Over time, Yoken's correspondents expanded to include authors, politicians, actors, lawyers, judges, business leaders, military officers, media personalities, religious leaders, scientists, doctors, musicians, artists, and educators. The collection contains approximately 400,000 documents, which are housed at Brown University's John Hay Library, with some portions also held at UMass Dartmouth. In 2010, the John Hay Library exhibited selected letters from the collection.

== Publications ==
Yoken has published eight books:
- Claude Tillier (1976)
- Speech is Plurality (1978)
- Entretiens Québécois I (1986)
- The Letters of Robert Molloy, 1971-1977 (1989)
- Entretiens Québécois II (1990)
- Stowell Goding and France (1993)
- Entretiens Québécois III (1999)
- Breakthrough: Essays and Vignettes in Honor of John A. Rassias (2007)

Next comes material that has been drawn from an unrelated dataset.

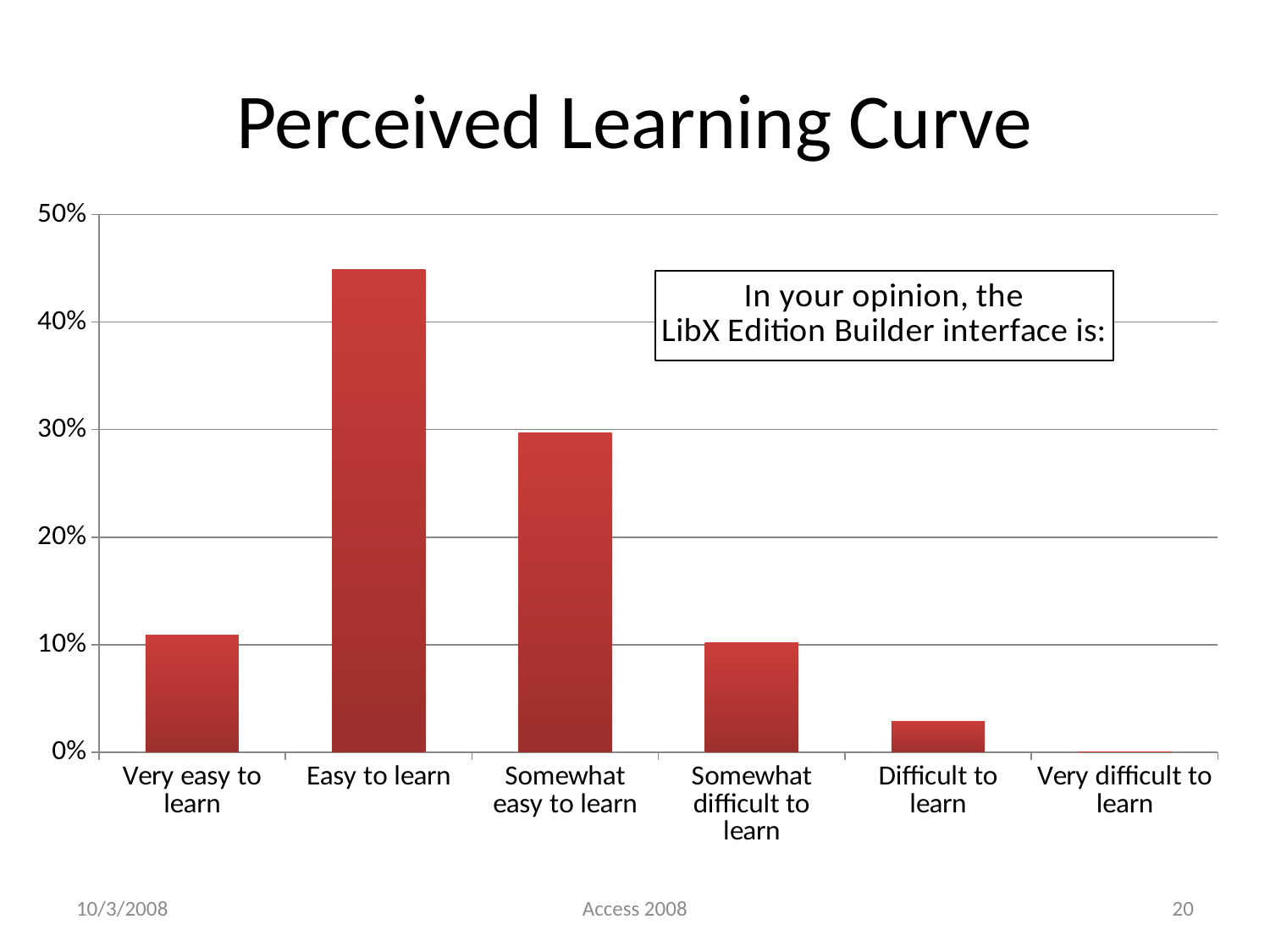
Which is larger, the value for Somewhat difficult to learn or the value for Difficult to learn? Somewhat difficult to learn What is the title of the chart? Perceived Learning Curve Is the value for Easy to learn greater or less than 40%? greater What type of chart is shown on the slide? bar chart Is the value for Somewhat easy to learn greater or less than 20%? greater Which category has the highest value? Easy to learn Is the value for Easy to learn greater or less than 50%? less Which category has the lowest value? Very difficult to learn From Easy to learn through Very difficult to learn, do the values rise or fall along the x axis? fall Which is larger, the value for Easy to learn or the value for Somewhat easy to learn? Easy to learn How many categories are shown on the x axis? 6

He has also authored numerous articles in American, French, and Québécois publications. In recent years, Yoken published "A History of Letters," featuring selections from his vast correspondence collection, and "A History of Letters, Volume II."

== Honors and awards ==
Yoken has received numerous awards and honors throughout his career, including:

- Legion of Honor (2018) - France's highest distinction, presented by Consul General of France Valery Freland on behalf of French President Emmanuel Macron for his lifetime work in French language and literature
- Officer in the Order of Academic Palms (Ordre des Palmes académiques) - awarded by the French government
- Médaille de Vermeil du Rayonnement de la Langue Française - from the French Academy
- Robert Ludwig National Distinguished Leadership Award in Foreign Languages - from the New York State Foreign Language Association
- Mayoral citation for outstanding cultural achievements in Fall River
- Distinguished Alumnus Awards from B.M.C. Durfee High School and the University of Massachusetts Amherst
- Excellence in Teaching Awards at UMass Dartmouth

He has been elected Honorary Life Member in several organizations, including the Academy of American Poets, Fall River and New Bedford Public Libraries, Claire T. Carney Library Associates, American Association of Teachers of French (AATF), and Modern Language Association (MLA).

== Personal life ==
Yoken met his wife, Cindy, at an American Association of French Teachers conference. They have been married since 1976. Cindy Yoken is also a French teacher and collaborated with her husband on the Summer Language Institute at UMass Dartmouth.

Beyond his academic work, Yoken has had a longstanding involvement in radio broadcasting. Beginning in the 1950s, he hosted "Teen Party" on WALE in Fall River during his high school years. He later co-hosted a weekly show with Jean Caya Bancroft on WALE and subsequently WBSM (New Bedford), appearing approximately 450 times through 2005.